• _Given request_
Transcribe, exactly as they appear, only the lines from the one holding "315, 112, 352)?" through the end of the entries below.

• _Extracted records_
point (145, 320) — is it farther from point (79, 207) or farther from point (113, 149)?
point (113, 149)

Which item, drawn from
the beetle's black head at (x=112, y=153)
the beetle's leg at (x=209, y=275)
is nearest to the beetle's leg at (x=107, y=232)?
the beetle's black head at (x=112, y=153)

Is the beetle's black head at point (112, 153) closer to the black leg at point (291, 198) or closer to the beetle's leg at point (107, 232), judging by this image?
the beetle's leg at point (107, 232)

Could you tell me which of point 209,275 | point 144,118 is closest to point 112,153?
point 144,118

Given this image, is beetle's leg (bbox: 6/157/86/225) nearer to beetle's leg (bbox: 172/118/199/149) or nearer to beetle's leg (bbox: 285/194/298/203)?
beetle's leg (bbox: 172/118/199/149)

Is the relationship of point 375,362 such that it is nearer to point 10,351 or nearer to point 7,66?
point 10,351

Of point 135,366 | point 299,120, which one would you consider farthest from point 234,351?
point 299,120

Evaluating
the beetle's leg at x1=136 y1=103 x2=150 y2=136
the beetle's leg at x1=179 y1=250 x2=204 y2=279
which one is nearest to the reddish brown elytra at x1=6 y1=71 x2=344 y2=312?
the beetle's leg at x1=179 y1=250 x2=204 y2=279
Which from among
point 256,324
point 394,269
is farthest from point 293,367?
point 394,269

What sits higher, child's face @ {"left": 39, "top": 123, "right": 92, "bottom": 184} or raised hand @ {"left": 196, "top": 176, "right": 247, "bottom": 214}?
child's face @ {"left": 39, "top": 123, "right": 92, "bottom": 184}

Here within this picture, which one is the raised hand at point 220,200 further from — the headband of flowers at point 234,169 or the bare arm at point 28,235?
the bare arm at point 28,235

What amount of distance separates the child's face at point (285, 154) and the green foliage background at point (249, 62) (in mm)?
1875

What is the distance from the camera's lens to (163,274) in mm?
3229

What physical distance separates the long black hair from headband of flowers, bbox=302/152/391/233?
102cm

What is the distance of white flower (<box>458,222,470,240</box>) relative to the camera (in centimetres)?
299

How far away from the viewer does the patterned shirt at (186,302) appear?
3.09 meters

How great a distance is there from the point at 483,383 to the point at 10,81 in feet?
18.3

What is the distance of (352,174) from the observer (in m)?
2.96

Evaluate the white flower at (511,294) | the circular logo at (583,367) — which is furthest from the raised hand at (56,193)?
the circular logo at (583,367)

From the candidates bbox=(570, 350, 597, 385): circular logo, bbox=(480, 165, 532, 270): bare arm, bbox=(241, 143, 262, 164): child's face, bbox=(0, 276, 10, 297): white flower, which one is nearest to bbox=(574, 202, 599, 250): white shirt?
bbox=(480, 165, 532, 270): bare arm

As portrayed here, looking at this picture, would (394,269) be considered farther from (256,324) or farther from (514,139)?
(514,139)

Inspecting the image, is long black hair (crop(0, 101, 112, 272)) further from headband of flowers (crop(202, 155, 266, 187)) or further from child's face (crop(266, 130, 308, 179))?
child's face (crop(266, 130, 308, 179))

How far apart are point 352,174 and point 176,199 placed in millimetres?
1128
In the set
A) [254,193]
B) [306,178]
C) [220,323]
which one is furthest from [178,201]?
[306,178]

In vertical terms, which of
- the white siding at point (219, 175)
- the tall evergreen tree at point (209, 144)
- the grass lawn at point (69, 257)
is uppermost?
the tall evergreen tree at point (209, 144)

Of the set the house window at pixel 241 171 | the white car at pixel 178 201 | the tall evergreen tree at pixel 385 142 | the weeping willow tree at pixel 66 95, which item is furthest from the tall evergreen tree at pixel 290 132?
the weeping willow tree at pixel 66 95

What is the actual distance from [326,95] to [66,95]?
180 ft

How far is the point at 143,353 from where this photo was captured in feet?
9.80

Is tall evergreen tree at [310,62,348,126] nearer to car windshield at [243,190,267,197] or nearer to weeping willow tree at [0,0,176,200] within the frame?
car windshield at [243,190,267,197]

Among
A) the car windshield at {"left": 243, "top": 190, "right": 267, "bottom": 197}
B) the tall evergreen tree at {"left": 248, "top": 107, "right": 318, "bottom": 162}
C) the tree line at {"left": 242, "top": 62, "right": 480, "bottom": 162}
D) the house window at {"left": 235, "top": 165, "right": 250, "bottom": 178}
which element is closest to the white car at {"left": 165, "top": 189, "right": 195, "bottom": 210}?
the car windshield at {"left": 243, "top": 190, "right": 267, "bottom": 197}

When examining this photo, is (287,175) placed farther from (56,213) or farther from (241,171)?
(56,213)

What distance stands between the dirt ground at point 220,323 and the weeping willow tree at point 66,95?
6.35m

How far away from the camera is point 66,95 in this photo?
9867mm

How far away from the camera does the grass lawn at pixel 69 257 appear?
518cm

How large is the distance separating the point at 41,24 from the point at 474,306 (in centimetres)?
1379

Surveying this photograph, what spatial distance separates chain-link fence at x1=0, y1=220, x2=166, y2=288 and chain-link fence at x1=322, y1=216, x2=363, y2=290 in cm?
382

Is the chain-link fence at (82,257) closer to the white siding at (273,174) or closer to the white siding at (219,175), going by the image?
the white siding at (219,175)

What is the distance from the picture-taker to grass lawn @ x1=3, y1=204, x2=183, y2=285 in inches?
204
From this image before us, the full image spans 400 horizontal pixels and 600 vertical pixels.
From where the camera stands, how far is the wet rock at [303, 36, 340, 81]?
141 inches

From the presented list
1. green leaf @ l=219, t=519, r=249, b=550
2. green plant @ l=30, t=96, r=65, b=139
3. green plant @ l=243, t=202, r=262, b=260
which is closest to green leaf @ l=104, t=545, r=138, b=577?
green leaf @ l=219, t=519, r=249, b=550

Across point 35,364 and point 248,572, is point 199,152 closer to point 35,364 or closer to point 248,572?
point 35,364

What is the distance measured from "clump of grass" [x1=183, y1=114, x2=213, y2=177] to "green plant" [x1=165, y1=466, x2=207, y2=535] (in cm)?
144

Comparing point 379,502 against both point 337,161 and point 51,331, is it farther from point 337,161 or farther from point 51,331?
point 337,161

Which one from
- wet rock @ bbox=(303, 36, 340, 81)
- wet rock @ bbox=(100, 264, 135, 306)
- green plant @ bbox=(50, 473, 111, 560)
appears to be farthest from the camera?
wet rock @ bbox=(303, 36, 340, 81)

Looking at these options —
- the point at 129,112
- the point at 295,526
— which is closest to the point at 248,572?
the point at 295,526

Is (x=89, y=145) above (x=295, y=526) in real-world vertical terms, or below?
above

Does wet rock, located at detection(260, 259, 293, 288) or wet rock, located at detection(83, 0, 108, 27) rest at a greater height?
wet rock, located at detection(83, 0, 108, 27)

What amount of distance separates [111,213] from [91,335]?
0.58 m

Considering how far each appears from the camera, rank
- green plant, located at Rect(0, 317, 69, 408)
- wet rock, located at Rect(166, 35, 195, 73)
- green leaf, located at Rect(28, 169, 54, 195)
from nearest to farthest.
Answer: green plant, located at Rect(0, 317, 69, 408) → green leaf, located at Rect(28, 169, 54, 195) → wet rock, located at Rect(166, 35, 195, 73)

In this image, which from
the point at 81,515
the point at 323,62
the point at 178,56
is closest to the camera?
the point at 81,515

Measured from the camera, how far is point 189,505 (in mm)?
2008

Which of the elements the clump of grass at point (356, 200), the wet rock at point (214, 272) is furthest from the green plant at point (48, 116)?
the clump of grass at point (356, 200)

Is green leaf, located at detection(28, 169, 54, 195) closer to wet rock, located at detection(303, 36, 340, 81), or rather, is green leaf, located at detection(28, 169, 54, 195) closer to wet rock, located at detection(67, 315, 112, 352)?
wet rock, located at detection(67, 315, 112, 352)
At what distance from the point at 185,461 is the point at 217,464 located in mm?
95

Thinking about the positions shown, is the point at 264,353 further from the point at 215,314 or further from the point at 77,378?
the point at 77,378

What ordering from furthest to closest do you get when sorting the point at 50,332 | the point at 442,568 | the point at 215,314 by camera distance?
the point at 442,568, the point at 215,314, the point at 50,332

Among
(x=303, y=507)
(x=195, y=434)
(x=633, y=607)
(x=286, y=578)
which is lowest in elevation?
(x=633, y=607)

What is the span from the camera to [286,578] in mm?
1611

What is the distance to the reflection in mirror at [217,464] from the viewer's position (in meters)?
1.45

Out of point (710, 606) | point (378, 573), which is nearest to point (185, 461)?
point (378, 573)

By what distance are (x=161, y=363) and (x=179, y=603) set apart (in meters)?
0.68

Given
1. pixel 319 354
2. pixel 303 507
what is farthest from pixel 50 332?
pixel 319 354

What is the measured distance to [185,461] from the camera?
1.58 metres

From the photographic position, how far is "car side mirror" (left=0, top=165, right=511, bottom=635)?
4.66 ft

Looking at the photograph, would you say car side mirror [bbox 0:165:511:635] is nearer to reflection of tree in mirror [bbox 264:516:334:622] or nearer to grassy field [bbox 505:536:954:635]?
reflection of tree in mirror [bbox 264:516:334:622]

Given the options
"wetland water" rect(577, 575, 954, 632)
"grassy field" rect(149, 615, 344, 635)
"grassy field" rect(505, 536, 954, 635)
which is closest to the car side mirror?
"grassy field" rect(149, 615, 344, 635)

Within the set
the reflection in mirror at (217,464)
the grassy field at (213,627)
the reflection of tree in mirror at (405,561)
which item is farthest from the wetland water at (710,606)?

• _Answer for the task_
Is green leaf, located at detection(28, 169, 54, 195) closer to wet rock, located at detection(303, 36, 340, 81), or rather, is green leaf, located at detection(28, 169, 54, 195) closer to wet rock, located at detection(67, 315, 112, 352)?
wet rock, located at detection(67, 315, 112, 352)
At what distance from the point at 185,461 is the point at 217,464 located in mm?
95

Thinking about the positions shown, is the point at 264,353 further from the point at 215,314 or further from the point at 77,378?
the point at 77,378

What ordering from furthest to closest do you get when sorting the point at 50,332 | the point at 442,568 | the point at 215,314 by camera distance?
the point at 442,568, the point at 215,314, the point at 50,332

Among
(x=303, y=507)
(x=195, y=434)
(x=633, y=607)
(x=286, y=578)
which is lowest in elevation?
(x=633, y=607)

What is the span from the camera to [286,578] in mm?
1611

What is the distance to the reflection in mirror at [217,464] from the viewer's position (in meters)?
1.45

Out of point (710, 606) | point (378, 573), which is nearest to point (185, 461)?
point (378, 573)

By what distance are (x=161, y=363) and (x=179, y=603) set apart (in meters)?
0.68

Given
1. pixel 319 354
2. pixel 303 507
what is farthest from pixel 50 332?
pixel 319 354

What is the measured distance to [185,461] from the camera?
1.58 metres

From the photographic position, how far is "car side mirror" (left=0, top=165, right=511, bottom=635)?
4.66 ft

Looking at the photograph, would you say car side mirror [bbox 0:165:511:635] is nearer to reflection of tree in mirror [bbox 264:516:334:622] or nearer to grassy field [bbox 505:536:954:635]?
reflection of tree in mirror [bbox 264:516:334:622]

Given the options
"wetland water" rect(577, 575, 954, 632)
"grassy field" rect(149, 615, 344, 635)
"grassy field" rect(505, 536, 954, 635)
which is closest to the car side mirror?
"grassy field" rect(149, 615, 344, 635)

Within the set
the reflection in mirror at (217,464)
the grassy field at (213,627)
the reflection of tree in mirror at (405,561)
which item is farthest from the wetland water at (710,606)?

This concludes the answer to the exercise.